Participating today on our distinguished panel are: Dr Martin Gutierrez, a medical oncologist, the director of the phase I program, and a co-chief for oncology and gastrointestinal oncology at Hackensack University Medical Center in Hackensack, New Jersey; Dr Teresa Macarulla, a principal investigator in gastrointestinal oncology and endocrine tumor group at Vall d’Hebron Institute of Oncology in Barcelona, Spain; Dr Andrea Wang-Gillam, an associate professor of medicine in the division of oncology, section of medical oncology, at Washington University School of Medicine in St. Louis, Missouri; and Dr Andrew Zhu, a professor of medicine at Harvard Medical School and Massachusetts General Hospital in Boston, Massachusetts.

Thank you so much for joining us. Let’s begin. We’re here to talk about cholangiocarcinoma today, and I have to admit that many of our colleagues do not necessarily have the familiarity with the disease per se. I’ll start with you, Andrew. If I’m not mistaken, cholangiocarcinoma was the unknown primary.

Andrew Zhu, MD, PhD: Ghassan, as you know, we definitely have the entity of the so-called unknown primary. But then on the other hand, I think as we’re doing better with our diagnostic tools, we realize at least a portion of those are actually not classified as true unknown primaries. Actually, we have very sophisticated molecular tools pinning down that this may truly represent the intrahepatic cholangiocarcinoma entity. Obviously, we have quite a lot of molecular technology to do this. For example, our center developed a very interesting sophisticated in situ hybridization [ISH] technique, looking at expression of the albumen ISH-based assay. Basically, we can tell that if you have that gene expression, you actually have a very good confidence the adenocarcinoma is coming from the intrahepatic origin. So we can actually make the diagnosis for cholangiocarcinoma.

Ghassan Abou-Alfa, MD, MBA: Fair enough. It’s definitely nice to see this very advanced work in that regard. But Teresa, a cholangiocarcinoma is just another carcinoma in the community. How would a pathologist, from your perspective, define what is cholangiocarcinoma? What are the basic needs for the pathologist there?

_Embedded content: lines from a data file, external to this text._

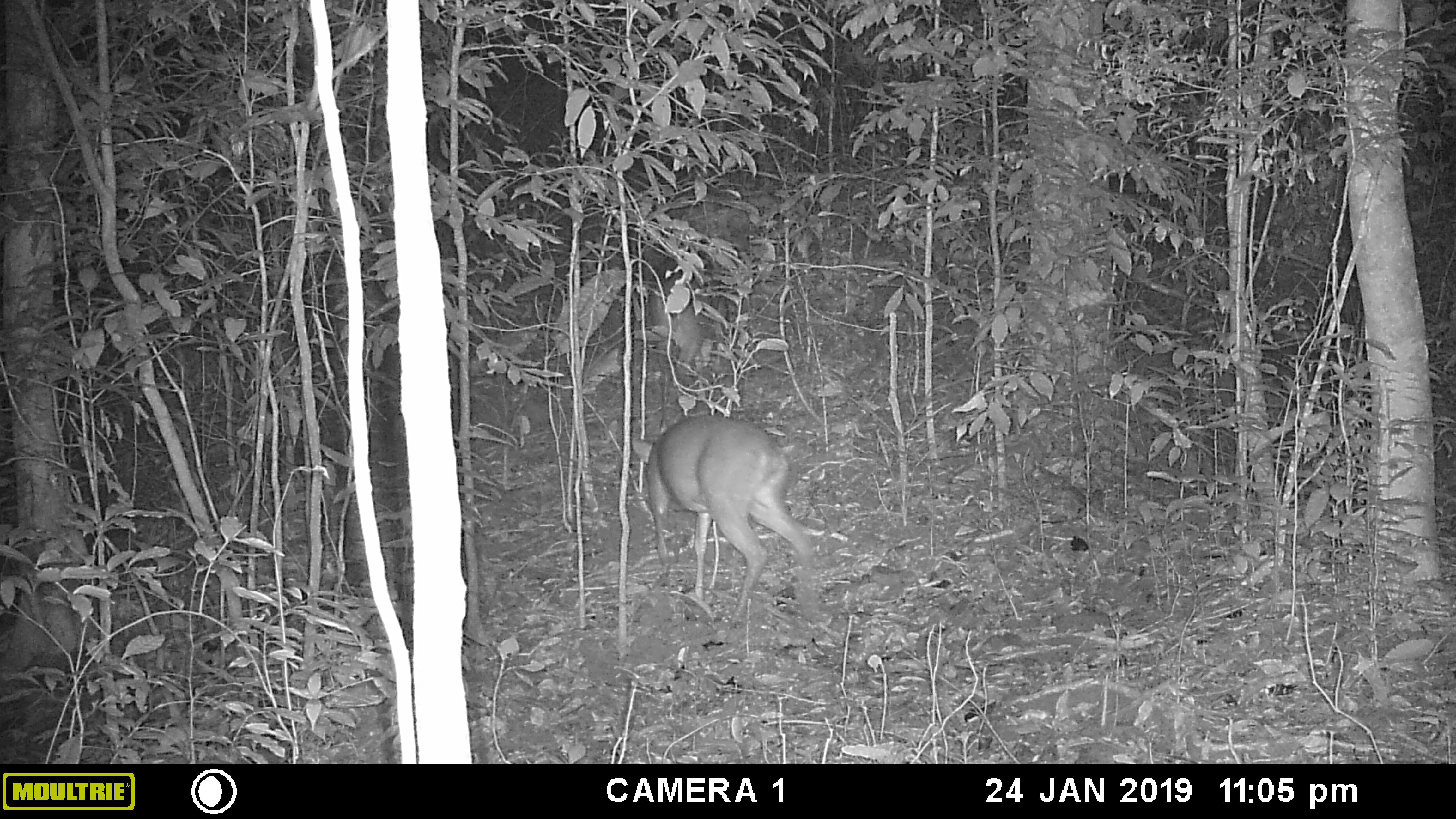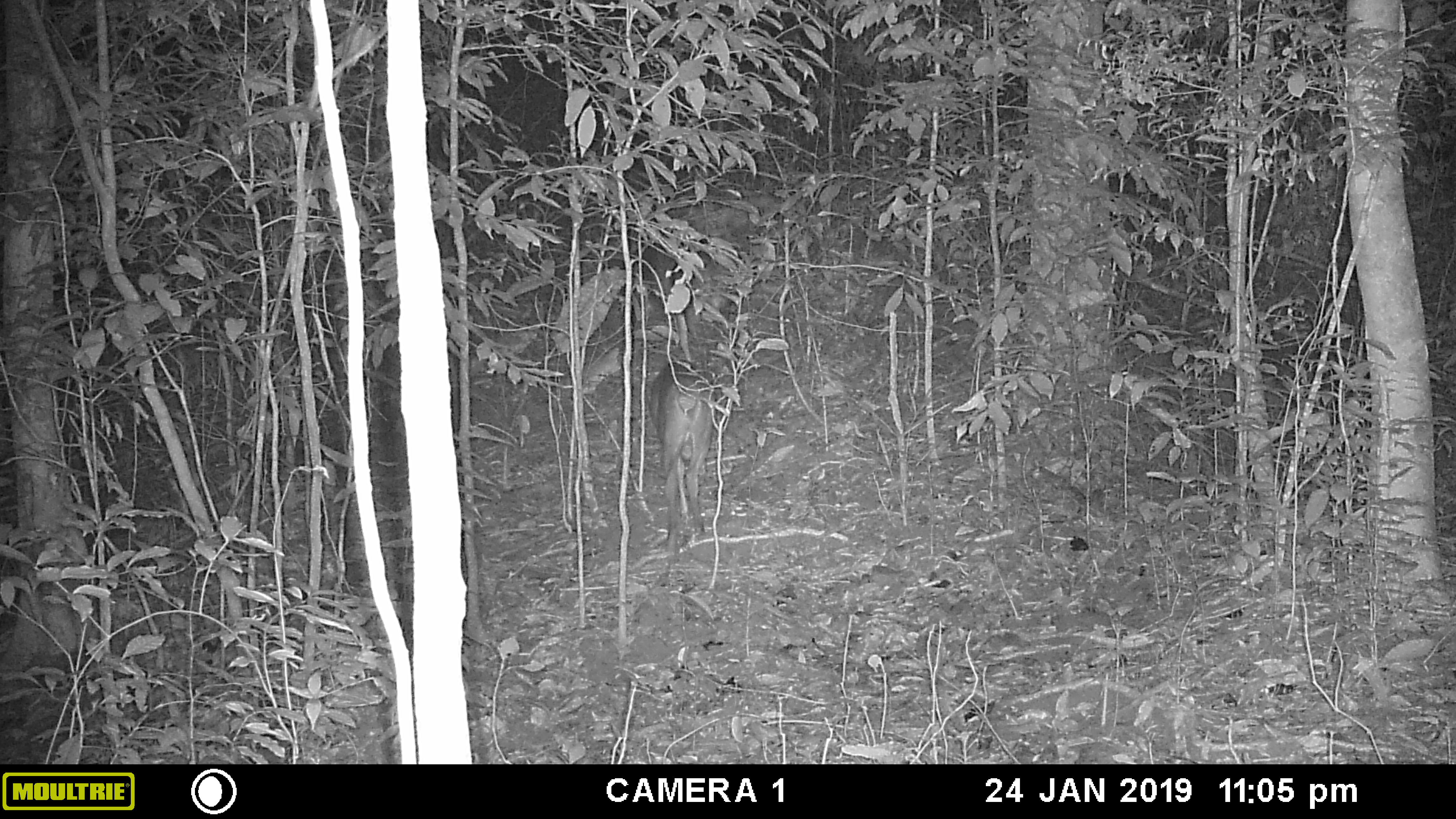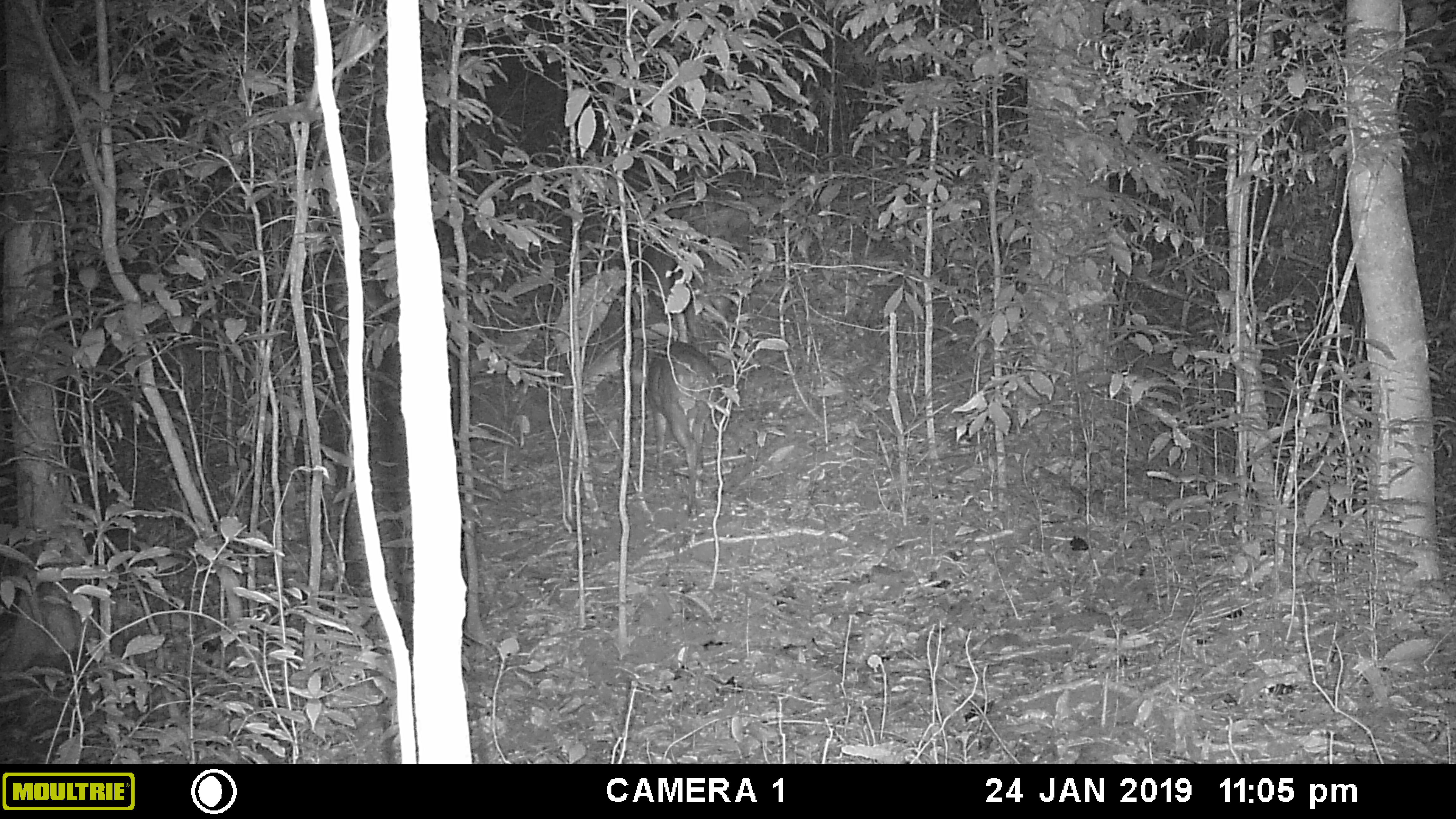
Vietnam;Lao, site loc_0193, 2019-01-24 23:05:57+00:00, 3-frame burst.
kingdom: Animalia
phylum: Chordata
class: Mammalia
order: Artiodactyla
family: Cervidae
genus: Muntiacus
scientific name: Muntiacus vuquangensis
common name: large-antlered muntjac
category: large antlered muntjac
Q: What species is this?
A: Large antlered muntjac (large-antlered muntjac) (Muntiacus vuquangensis).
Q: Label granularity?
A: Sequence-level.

Teresa Macarulla, MD, PhD: Of course the first thing is that we need a core biopsy. You need a good pathology tissue in order to do some immunohistochemical test in order to define that this is not another kind of tumor, and this is not a metastasis. This is intrahepatic cholangiocarcinoma. I think we have to change our mentality. We always need this core biopsy in order to have enough tissue to do it. I also agree that molecular characterization of this tissue can help us say, “Yeah, this is characteristic of intrahepatic cholangiocarcinoma.” But it is true that this is only possible to do in a highly specific unit or high-volume centers. In the community, in the hospitals in my country, Spain, it’s not possible to do it. So you have to have this good tissue and a good pathologist, and also the specialized pathologist. This is because if you have a pathologist who is looking for breast cancer, also intrahepatic, it’s more difficult to define it.

Ghassan Abou-Alfa, MD, MBA: Fair enough.